What kind of protein should you eat?

 

Basically, the protein you eat should have the full complement of essential amino acids (which are called essential because you have to eat them, your body doesn’t make them). They include branched chains (valine, leucine, isoleucine), lysine, methionine, phenylalanine, threonine and tryptophan. Histidine is also essential for children, and arginine for infants, who cannot do as well as adults. The body produces cysteine from methionine and tyrosine from phenylalanine, so you could say that cysteine and tyrosine are conditionally essential. Incomplete proteins, such as peanut protein, do not contain the necessary balance of all essential amino acids.

Scientists compare the quality of protein sources through the biological value (BV), which measures the amount of protein retained per gram of protein absorbed. If a given protein provides all the essential amino acids in the correct proportions and is easily absorbed, its BV score will approach 100. On the other hand, if the protein is deficient in an essential amino acid, its BV score will be much lower.

Before the widespread use of whey protein, the protein sources with the highest BV (and which were used to establish the BV scale) were whole egg and human milk (BV = 100). Whey protein has a BV of around 159, even higher than whole eggs. Not only does whey protein help put on muscle, but it has potent effects on the immune system. In fact, a study by R. Kennedy, et al, found that whey protein helped stabilize or reverse tumor growth in patients with metastatic carcinoma.

 

 

When should you eat protein?

 

The underlying mechanisms governing muscle growth are not known at this time, but we do know this: In order to experience a net growth in muscle mass, muscle anabolism must overcome muscle catabolism. That is, you need to feed your muscles with amino acids, glucose and fat to get them as big as your rottweiler. Is that why athletes eat constantly? To bathe their muscle cells in an anabolic cocktail of amino acids and other muscle building blocks?

Based on several animal studies, scientists have suggested that muscle protein synthesis increases within 1-2 hours after exercise. In rats, just one eccentric exercise session has been shown to elevate total mixed synthetic and myofibrillar protein rates by up to 65% for up to 41 hours.

^^^^

§ Assignment 1:
In the passage on dietary protein, what biological value is given for whey protein?
§ Assignment 2:
Decide whether each statement agrees with the passage on dietary protein, and quote the words that settle it: (a) The body makes tyrosine from phenylalanine. (b) Peanut protein supplies a complete balance of essential amino acids. (c) Whole egg has a biological value of 100.
§ Assignment 3:
Proceed with the passage on dietary protein, picking up after its final sentence.
The saved entries after this point are separate from the passage on dietary protein.

Saved entries
^^^^

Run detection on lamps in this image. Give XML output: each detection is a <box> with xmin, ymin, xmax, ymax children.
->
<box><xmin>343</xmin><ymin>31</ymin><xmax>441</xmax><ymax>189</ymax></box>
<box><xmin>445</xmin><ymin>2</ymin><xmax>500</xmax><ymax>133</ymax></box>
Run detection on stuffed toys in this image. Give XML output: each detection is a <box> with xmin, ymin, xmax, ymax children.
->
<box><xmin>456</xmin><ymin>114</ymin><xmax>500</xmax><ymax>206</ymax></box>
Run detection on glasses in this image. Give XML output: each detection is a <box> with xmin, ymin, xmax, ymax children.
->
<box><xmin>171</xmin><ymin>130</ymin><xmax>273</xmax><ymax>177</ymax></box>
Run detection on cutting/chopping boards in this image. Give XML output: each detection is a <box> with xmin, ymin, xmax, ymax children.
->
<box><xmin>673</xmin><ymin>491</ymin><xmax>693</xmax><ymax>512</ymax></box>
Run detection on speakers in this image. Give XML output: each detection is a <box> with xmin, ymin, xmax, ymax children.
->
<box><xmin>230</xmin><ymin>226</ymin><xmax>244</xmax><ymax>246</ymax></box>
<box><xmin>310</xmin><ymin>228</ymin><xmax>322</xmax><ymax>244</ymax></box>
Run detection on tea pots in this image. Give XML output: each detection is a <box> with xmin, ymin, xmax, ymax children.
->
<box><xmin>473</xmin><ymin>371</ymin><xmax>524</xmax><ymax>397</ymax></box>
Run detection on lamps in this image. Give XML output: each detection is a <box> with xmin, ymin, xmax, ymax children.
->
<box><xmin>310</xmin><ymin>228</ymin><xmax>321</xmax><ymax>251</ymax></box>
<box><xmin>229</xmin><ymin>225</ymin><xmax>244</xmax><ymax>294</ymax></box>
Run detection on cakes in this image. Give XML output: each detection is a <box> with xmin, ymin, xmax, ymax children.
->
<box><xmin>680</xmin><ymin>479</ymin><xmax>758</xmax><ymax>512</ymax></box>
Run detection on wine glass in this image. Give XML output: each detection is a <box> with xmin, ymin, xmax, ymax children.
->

^^^^

§ Written reply 1:
Around 159.

§ Written reply 2:
(a) Yes: "The body produces cysteine from methionine and tyrosine from phenylalanine"
(b) No: "Incomplete proteins, such as peanut protein, do not contain the necessary balance of all essential amino acids."
(c) Yes: "whole egg and human milk (BV = 100)"

§ Written reply 3:
In a recent study conducted at McMaster University in Hamilton, Ontario, Canada, JD MacDougall and colleagues used six trained men to examine how protein synthesis impacts weight training. The test subjects performed a “typical” bodybuilding workout and, using technology not available at their local gym, biceps brachii muscle protein synthesis was determined four, 24 and 36 hours after exercise. The researchers found that muscle protein synthesis increased at four and 24 hours post-exercise, but returned to pre-exercise levels after 36 hours post-exercise.

 

The finding that muscle protein synthesis is elevated for one day after exercise is important. I have heard many times that muscles grow when you are not exercising, especially when you sleep.

 

But how much protein should you eat at one time, and how often should you eat? There are several schools of thought on how much protein to eat in one sitting. Based anecdotally on what I have seen work well in many people, it seems that 30 to 40 grams of protein at a time is sufficient. I have heard accounts of athletes consuming up to three times that amount, but I have not seen data indicating whether that amount is necessary or beneficial. As for how often to eat protein, I would have to say every three hours. Your digestive system is capable of processing protein relatively frequently, and keeping a steady supply on hand (or in your stomach, as the case may be) ensures that your muscles will have access to the raw materials needed to synthesize new tissue.